Syntax design, could be you want to play around, which awards some insight into why existing notations are the way they are (names not allowed to start with a number, just to make tokenization easier, of numerical literals not allowed to contain arbitrary text characters, and if the first character is a letter, can assume it's not a numerical literal, etc.). Of course, can go against that and invent & implement some other new rules. However, new benefits of convenience, concisiveness, ease of implementation, compatibility and so on should only come from syntax if there's a really good reason/justification for it.

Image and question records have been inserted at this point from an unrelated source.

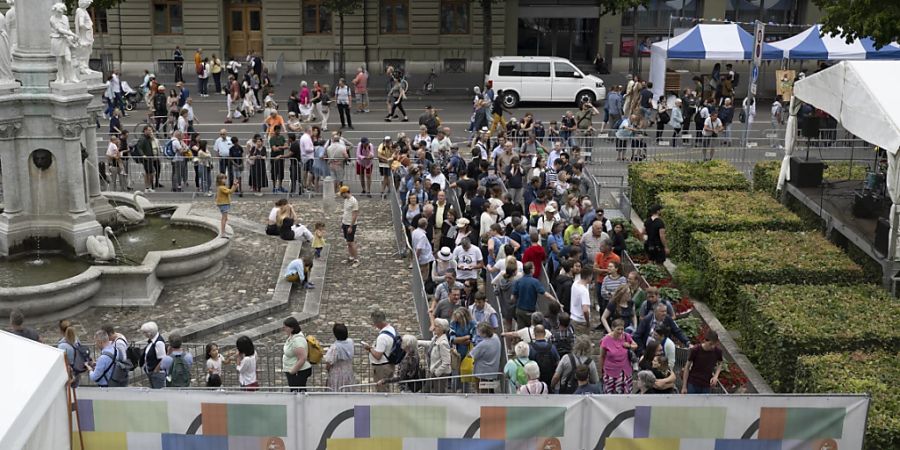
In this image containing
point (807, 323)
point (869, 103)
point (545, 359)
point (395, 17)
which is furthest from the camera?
point (395, 17)

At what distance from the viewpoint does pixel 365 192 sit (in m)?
24.6

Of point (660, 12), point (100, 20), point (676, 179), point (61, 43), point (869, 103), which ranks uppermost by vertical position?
point (660, 12)

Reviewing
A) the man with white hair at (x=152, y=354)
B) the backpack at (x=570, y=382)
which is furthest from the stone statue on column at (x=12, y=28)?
the backpack at (x=570, y=382)

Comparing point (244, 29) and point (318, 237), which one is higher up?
point (244, 29)

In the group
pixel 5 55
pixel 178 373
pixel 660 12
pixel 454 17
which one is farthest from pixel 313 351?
pixel 660 12

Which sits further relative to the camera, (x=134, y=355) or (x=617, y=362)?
(x=134, y=355)

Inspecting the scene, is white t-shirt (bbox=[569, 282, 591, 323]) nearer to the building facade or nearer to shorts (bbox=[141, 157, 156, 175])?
shorts (bbox=[141, 157, 156, 175])

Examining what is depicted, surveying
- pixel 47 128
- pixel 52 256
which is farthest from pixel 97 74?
pixel 52 256

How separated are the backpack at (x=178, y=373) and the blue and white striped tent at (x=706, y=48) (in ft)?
77.1

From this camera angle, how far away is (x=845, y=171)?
71.3 feet

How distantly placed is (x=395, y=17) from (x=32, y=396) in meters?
36.8

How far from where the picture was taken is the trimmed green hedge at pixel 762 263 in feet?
53.0

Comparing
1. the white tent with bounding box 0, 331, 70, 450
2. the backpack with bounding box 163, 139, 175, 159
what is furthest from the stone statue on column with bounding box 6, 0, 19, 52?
the white tent with bounding box 0, 331, 70, 450

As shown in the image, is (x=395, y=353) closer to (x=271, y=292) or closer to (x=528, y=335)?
(x=528, y=335)
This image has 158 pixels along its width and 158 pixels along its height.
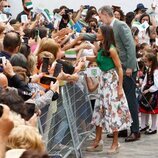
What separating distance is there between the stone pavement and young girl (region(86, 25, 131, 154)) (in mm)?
113

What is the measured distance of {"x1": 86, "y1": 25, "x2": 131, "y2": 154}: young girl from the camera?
7.50 meters

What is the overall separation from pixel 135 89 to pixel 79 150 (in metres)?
1.47

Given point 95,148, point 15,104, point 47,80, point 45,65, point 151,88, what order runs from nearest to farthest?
point 15,104 → point 47,80 → point 45,65 → point 95,148 → point 151,88

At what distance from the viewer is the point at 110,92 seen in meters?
7.61

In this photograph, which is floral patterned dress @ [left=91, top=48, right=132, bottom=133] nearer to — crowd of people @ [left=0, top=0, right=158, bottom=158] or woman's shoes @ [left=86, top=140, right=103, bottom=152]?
crowd of people @ [left=0, top=0, right=158, bottom=158]

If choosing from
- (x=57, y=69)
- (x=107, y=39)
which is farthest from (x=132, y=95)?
(x=57, y=69)

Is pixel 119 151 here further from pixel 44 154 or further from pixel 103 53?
pixel 44 154

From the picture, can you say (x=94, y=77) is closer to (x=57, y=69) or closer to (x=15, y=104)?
(x=57, y=69)

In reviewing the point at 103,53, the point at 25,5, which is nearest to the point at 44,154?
the point at 103,53

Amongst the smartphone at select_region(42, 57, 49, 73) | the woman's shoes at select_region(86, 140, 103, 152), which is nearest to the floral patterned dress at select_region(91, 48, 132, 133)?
the woman's shoes at select_region(86, 140, 103, 152)

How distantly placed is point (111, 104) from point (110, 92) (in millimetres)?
155

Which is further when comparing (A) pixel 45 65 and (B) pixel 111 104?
(B) pixel 111 104

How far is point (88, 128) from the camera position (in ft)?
26.7

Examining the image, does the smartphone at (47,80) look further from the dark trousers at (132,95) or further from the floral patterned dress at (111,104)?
the dark trousers at (132,95)
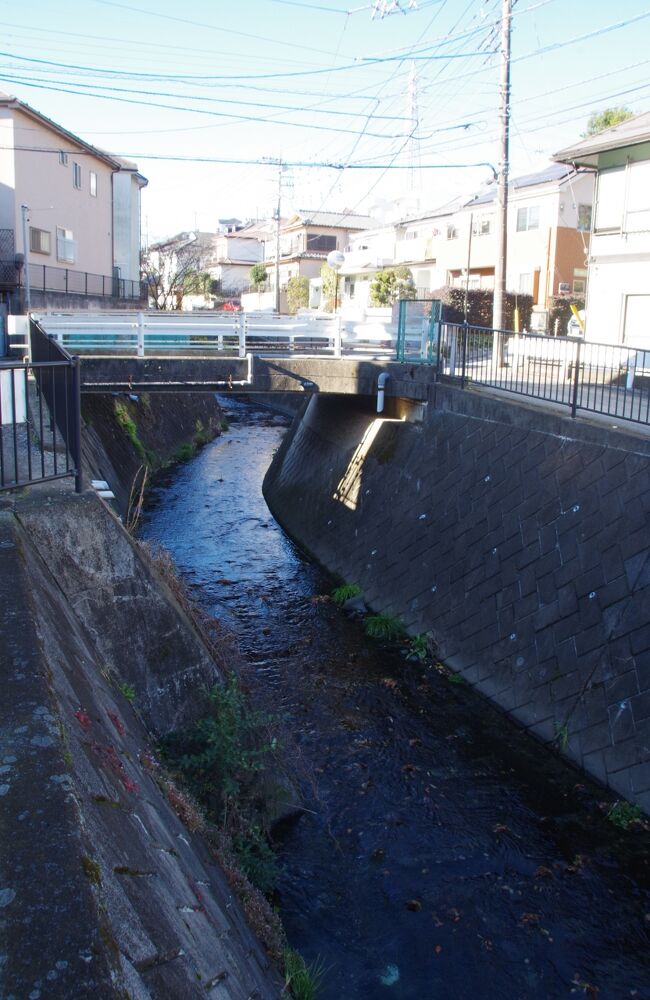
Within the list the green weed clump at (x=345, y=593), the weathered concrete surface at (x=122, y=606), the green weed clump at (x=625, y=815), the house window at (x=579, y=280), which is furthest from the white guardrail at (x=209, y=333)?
the house window at (x=579, y=280)

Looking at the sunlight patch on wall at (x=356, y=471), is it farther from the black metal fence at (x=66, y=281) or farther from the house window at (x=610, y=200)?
the black metal fence at (x=66, y=281)

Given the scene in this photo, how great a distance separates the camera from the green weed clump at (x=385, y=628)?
1239 cm

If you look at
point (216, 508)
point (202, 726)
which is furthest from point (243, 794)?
point (216, 508)

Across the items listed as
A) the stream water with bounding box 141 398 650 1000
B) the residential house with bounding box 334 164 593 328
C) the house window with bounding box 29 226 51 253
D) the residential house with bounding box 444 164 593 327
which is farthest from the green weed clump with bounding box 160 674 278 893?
the residential house with bounding box 444 164 593 327

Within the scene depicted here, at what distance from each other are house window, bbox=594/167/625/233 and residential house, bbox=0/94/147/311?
17.7m

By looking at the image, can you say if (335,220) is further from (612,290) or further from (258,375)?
(258,375)

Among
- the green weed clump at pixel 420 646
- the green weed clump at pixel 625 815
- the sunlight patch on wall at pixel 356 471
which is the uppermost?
the sunlight patch on wall at pixel 356 471

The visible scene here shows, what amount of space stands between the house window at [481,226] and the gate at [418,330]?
27.6 m

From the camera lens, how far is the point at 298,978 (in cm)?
559

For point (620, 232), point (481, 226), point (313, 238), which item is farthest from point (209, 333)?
point (313, 238)

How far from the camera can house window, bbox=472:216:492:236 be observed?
1607 inches

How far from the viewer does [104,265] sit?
37.1 metres

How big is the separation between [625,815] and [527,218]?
34.5 m

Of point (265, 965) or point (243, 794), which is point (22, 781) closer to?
point (265, 965)
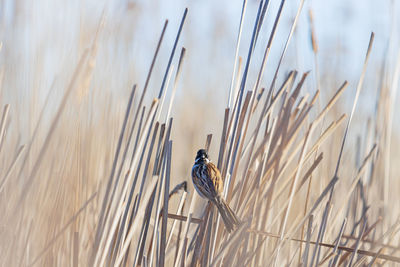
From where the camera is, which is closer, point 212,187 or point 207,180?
point 212,187

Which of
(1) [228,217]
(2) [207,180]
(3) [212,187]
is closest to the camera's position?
(1) [228,217]

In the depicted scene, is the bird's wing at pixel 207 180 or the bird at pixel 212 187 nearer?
the bird at pixel 212 187

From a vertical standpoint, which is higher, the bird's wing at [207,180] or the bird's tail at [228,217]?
the bird's wing at [207,180]

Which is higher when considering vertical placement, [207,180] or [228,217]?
[207,180]

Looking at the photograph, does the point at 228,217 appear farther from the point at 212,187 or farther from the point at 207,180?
the point at 207,180

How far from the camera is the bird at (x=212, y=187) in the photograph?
4.85 ft

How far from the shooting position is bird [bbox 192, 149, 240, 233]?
148 centimetres

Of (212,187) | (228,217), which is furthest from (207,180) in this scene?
(228,217)

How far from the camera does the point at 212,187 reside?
1.66 metres

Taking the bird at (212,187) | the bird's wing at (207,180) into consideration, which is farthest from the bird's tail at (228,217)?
the bird's wing at (207,180)

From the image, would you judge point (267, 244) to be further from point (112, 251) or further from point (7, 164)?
point (7, 164)

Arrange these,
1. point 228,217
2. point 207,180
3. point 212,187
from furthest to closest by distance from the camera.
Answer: point 207,180, point 212,187, point 228,217

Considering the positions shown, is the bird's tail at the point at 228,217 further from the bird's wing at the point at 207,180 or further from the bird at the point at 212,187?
the bird's wing at the point at 207,180

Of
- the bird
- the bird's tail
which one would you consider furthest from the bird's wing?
the bird's tail
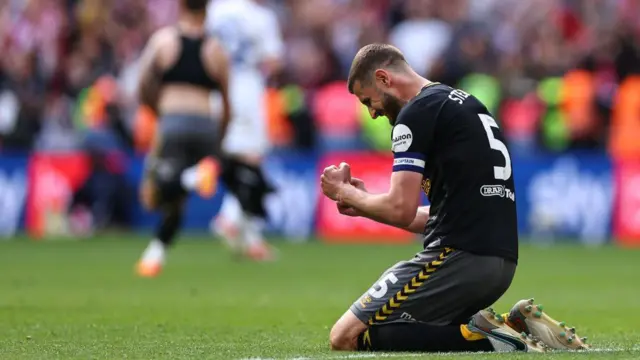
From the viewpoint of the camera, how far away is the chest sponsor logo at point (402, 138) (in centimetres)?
695

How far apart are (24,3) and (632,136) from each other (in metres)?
12.3

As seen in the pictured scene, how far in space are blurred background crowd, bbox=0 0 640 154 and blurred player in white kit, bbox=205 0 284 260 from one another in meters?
5.13

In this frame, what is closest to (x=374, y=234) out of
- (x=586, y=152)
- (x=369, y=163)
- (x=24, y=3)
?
(x=369, y=163)

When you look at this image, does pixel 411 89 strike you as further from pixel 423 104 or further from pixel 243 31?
pixel 243 31

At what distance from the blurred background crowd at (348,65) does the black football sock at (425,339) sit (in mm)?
13705

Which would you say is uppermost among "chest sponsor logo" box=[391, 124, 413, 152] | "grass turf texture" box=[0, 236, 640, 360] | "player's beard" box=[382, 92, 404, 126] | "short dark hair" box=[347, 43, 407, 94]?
"short dark hair" box=[347, 43, 407, 94]

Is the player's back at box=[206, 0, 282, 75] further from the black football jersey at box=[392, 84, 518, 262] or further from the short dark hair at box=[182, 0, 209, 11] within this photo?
the black football jersey at box=[392, 84, 518, 262]

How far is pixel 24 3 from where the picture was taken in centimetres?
2628

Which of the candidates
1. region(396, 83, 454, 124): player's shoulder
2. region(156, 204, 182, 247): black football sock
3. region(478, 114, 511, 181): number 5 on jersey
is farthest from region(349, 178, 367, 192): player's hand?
region(156, 204, 182, 247): black football sock

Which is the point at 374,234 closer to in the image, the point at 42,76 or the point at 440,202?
the point at 42,76

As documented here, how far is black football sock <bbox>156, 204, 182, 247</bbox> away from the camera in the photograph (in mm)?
13141

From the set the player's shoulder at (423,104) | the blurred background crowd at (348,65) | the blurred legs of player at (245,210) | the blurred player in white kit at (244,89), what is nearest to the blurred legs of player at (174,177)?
the blurred legs of player at (245,210)

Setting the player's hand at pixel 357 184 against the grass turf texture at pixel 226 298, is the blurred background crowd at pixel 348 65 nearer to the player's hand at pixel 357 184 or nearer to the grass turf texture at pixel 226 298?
the grass turf texture at pixel 226 298

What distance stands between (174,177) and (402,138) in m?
6.34
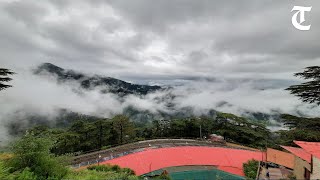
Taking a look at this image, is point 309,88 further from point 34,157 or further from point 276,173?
point 34,157

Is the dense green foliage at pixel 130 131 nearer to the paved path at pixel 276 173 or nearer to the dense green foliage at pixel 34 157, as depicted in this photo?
the paved path at pixel 276 173

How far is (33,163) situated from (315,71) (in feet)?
95.4

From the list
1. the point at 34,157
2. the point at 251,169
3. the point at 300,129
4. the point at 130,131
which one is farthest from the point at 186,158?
the point at 130,131

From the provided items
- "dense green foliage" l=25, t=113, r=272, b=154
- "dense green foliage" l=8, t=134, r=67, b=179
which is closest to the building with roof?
"dense green foliage" l=8, t=134, r=67, b=179

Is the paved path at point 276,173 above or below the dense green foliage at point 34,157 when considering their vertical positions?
below

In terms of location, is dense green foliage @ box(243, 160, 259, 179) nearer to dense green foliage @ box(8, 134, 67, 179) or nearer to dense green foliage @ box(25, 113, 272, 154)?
dense green foliage @ box(8, 134, 67, 179)

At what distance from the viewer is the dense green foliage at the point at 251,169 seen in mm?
27523

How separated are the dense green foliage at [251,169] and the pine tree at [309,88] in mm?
9617

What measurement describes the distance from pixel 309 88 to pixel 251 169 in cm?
1143

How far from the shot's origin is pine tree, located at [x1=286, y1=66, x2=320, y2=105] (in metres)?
29.8

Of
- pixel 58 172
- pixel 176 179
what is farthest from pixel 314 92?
pixel 58 172

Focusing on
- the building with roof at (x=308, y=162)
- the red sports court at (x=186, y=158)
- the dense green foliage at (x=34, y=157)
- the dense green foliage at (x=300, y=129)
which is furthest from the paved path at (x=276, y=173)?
the dense green foliage at (x=34, y=157)

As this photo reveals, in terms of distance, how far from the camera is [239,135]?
63062mm

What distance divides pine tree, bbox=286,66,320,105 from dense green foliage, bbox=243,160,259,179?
9.62 meters
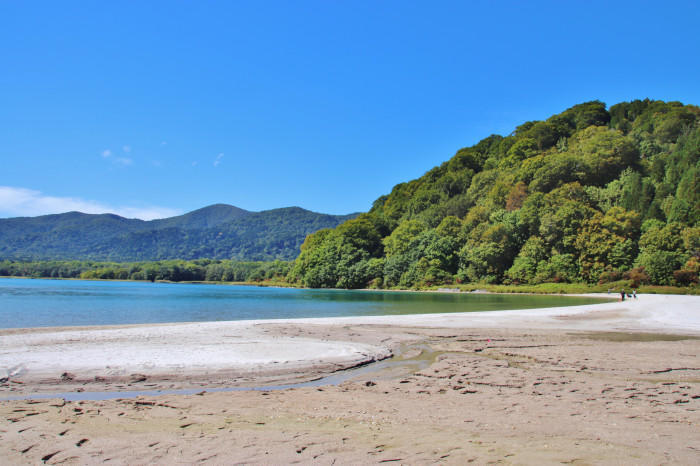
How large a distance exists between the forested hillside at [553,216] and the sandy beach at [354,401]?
5740cm

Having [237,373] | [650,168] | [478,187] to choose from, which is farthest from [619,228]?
[237,373]

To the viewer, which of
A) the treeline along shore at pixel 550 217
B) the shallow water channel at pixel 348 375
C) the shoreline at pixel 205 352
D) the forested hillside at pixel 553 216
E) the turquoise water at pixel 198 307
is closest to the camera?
the shallow water channel at pixel 348 375

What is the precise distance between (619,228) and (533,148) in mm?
60176

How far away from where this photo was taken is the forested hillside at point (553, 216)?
66.9 m

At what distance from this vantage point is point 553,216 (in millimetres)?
76000

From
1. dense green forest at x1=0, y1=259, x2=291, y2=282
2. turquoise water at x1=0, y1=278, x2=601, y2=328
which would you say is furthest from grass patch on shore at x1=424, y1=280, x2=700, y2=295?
dense green forest at x1=0, y1=259, x2=291, y2=282

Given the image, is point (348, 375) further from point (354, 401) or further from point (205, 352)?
point (205, 352)

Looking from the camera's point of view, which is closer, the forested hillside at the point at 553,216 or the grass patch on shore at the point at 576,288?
the grass patch on shore at the point at 576,288

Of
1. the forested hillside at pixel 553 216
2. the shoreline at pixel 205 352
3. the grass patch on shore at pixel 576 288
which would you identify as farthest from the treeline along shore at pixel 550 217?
the shoreline at pixel 205 352

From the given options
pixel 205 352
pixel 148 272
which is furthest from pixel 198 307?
pixel 148 272

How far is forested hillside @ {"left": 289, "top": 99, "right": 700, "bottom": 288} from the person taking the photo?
219 feet

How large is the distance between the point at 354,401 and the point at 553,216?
77.3m

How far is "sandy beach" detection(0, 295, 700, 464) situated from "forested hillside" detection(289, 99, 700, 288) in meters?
57.4

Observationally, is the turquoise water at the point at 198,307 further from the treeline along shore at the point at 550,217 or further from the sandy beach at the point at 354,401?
the treeline along shore at the point at 550,217
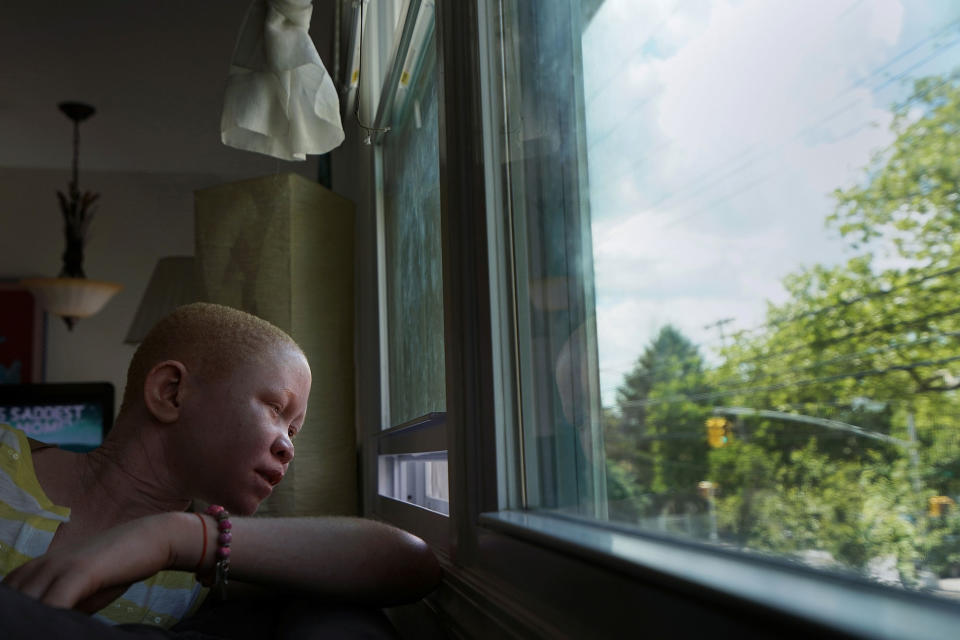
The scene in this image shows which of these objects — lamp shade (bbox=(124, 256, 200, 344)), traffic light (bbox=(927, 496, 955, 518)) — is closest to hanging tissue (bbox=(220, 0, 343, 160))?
traffic light (bbox=(927, 496, 955, 518))

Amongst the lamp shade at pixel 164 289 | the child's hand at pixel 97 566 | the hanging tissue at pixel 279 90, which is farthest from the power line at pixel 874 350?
the lamp shade at pixel 164 289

Otherwise, there's too many languages/notations already that introduced different notation for the same thing, for no other good reason than being different and incompatible to everything else. Just consider "enumerated"/iterator foreach. If there's a equivalent construct with known notation in some other language programmers are already familiar with, there's no benefit gained from arbitrarily demanding a different notation. Notwithstanding real benefits of syntactic sugar, as languages being textual interfaces or domain-specific languages can help expressing something clearer, conciser, etc. But in general, for language design, syntax is largely solved, per parsers and grammars for parsers, so notation too could simply become a language/notational feature/construct of the language, as already every feature creeps into every language eventually, and for cross-compilation/transpiling, Language Servers and what not, at implementation, the job is anyway to undo the notational interface and work with the constructs according to grammar/semantics.
Paradigm, semantics and/or constructs design, one can look at the different approaches of current, new and historical languages, what advantages these offer for which purposes, and where the respective limitations are, or worse, design flaws. This is a big and serious area, because imagine, for production languages, once there's investments made and code written in it, to maintain and support it can lead to quite some trouble. Or similarly, maybe something can be done design-wise, to mitigate various issues, etc.